Soft Actor-Critic: paying an agent to stay unsure

A while ago I wrote about REINFORCE, which learns a policy directly and then, rather wastefully, throws away every trajectory the moment it has finished updating on it. That is the price of being on-policy: the data was generated by the current policy, so once the policy changes the data is stale and has to go. I wanted to understand an algorithm that does the opposite, that hoards its old experience in a buffer and keeps squeezing learning out of it long after the policy that produced it has moved on, and that also does something I found genuinely odd at first, which is to deliberately pay the agent to stay uncertain about what to do. That algorithm is Soft Actor-Critic, and these are the notes on why both of those choices, off-policy learning and a reward for randomness, turn out to be the same good idea wearing two hats.

These notes assume you are comfortable with the actor-critic setup that sits under policy gradients, which I covered in the REINFORCE post, and with the overestimation problem in value learning, which I drew out in some detail in the Double DQN post. SAC borrows from both worlds, an actor that learns a policy and a critic that learns values, so it helps to have each one already in hand.

Actor, critic, and an appetite for randomness

SAC keeps two kinds of network and trains them against each other in the usual actor-critic dance. The actor is a policy network that, given a state, produces a probability distribution over actions rather than a single action, so the agent samples what to do instead of computing it deterministically, which is what lets it explore a range of possibilities and stay adaptable when the environment shifts under it. The critic is a value network that grades the actor’s choices, estimating how much long-run reward an action is worth in a given state, and SAC keeps two of these critics rather than one for a reason we will get to.
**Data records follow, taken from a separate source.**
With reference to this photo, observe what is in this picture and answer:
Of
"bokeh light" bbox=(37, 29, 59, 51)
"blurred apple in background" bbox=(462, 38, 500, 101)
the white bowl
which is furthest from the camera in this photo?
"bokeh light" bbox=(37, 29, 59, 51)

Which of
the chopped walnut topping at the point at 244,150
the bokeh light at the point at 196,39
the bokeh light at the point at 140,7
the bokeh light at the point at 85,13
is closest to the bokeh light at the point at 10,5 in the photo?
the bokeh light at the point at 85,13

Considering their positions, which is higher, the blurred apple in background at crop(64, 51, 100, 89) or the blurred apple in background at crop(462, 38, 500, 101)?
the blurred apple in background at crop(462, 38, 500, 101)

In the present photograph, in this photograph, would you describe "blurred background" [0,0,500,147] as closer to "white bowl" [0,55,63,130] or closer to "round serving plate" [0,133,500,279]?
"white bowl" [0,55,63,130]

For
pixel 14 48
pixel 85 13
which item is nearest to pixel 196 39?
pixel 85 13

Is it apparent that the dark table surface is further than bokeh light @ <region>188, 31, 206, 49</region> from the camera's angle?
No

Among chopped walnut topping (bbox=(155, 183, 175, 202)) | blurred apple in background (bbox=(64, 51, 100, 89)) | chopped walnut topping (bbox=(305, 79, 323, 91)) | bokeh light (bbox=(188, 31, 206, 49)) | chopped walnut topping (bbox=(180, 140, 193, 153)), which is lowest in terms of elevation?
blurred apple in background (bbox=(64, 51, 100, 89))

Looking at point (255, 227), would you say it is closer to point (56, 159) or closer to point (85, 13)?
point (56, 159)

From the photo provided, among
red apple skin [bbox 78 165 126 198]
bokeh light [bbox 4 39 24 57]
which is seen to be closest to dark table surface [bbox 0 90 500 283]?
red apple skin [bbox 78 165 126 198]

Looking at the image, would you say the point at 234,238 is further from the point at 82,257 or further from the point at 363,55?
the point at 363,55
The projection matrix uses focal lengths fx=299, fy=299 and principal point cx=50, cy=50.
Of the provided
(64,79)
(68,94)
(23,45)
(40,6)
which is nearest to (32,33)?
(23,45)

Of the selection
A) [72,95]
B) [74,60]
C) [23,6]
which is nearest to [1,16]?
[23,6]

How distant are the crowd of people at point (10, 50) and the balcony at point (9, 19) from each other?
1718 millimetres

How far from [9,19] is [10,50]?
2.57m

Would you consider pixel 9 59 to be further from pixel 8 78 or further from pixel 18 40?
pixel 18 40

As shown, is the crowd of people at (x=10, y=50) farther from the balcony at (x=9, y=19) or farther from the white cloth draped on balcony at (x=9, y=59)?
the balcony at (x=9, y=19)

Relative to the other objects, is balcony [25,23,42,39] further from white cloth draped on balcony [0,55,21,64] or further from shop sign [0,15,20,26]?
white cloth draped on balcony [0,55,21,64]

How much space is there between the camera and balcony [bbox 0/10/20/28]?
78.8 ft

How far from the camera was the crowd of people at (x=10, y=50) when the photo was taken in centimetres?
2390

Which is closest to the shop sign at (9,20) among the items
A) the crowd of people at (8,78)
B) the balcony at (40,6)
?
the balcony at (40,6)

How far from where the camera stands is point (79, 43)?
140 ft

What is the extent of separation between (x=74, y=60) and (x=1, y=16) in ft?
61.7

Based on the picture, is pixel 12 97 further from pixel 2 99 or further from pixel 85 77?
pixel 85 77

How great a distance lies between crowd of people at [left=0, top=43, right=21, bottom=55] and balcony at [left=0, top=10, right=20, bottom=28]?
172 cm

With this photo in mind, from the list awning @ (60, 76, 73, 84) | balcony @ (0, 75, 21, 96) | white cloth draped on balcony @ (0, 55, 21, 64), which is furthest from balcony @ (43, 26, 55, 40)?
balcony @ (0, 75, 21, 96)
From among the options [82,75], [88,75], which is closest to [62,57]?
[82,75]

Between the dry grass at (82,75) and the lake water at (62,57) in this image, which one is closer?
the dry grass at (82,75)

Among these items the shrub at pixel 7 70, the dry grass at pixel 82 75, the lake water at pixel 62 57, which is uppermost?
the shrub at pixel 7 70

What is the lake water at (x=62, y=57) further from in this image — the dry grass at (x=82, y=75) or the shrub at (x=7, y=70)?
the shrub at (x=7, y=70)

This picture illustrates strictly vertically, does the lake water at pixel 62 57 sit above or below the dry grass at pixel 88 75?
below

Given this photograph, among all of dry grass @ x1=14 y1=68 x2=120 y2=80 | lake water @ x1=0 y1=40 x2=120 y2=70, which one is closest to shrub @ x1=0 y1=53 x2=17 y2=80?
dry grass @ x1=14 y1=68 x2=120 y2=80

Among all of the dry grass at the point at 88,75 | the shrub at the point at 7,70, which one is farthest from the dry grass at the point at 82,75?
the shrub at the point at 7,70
What makes it soft, and what separates it from a plain actor-critic, is that the objective the actor is chasing has a second term bolted on. An ordinary agent wants to maximize reward and nothing else. A SAC agent wants to maximize reward plus the entropy of its own policy, which is to say it is rewarded both for collecting return and for keeping its action distribution as spread out and undecided as it can get away with. That single addition is the maximum-entropy framework, and almost everything distinctive about SAC, its exploration, its stability, its appetite for old data, follows from it.
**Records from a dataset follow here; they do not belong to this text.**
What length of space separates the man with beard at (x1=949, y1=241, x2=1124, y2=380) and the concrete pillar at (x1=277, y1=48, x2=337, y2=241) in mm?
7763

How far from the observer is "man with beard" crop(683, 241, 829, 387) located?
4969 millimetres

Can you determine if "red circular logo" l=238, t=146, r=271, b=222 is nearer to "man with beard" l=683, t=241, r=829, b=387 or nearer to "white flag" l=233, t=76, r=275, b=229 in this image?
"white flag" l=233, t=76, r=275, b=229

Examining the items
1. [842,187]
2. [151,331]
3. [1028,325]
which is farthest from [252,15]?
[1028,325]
It is also an off-policy algorithm, which is the trait it shares with Q-learning and not with REINFORCE. Rather than learning only from the most recent batch of interactions and then discarding them, SAC writes every transition it sees, the state, the action, the reward, the next state and whether the episode ended, into a replay buffer, and it trains by sampling old transitions from that buffer at random. The same experience gets reused many times across many updates, which is what makes it so much more sample-efficient than an on-policy method, and it is the entropy term, as we will see, that keeps that reuse honest.

The objective: reward plus entropy

Let me write the appetite for randomness down properly. The entropy of the policy in a state \( s \) is the expected surprise of its own actions,

\[ \mathcal{H}\big(\pi(\cdot \mid s)\big) = \mathbb{E}_{a\sim\pi}\big[-\log \pi(a \mid s)\big], \]

which is large when the policy spreads its probability across many actions and small when it commits almost all of its mass to one. A deterministic policy has zero entropy, and a uniform one has the most entropy available. The standard reinforcement-learning objective maximizes expected reward summed over a trajectory, and SAC adds the entropy of the policy at every step, each weighted by a coefficient \( \alpha \),

\[ J(\pi) = \sum_{t=0}^{T} \mathbb{E}_{(s_t, a_t)\sim\rho_\pi}\Big[\, r(s_t, a_t) + \alpha\,\mathcal{H}\big(\pi(\cdot \mid s_t)\big) \,\Big], \]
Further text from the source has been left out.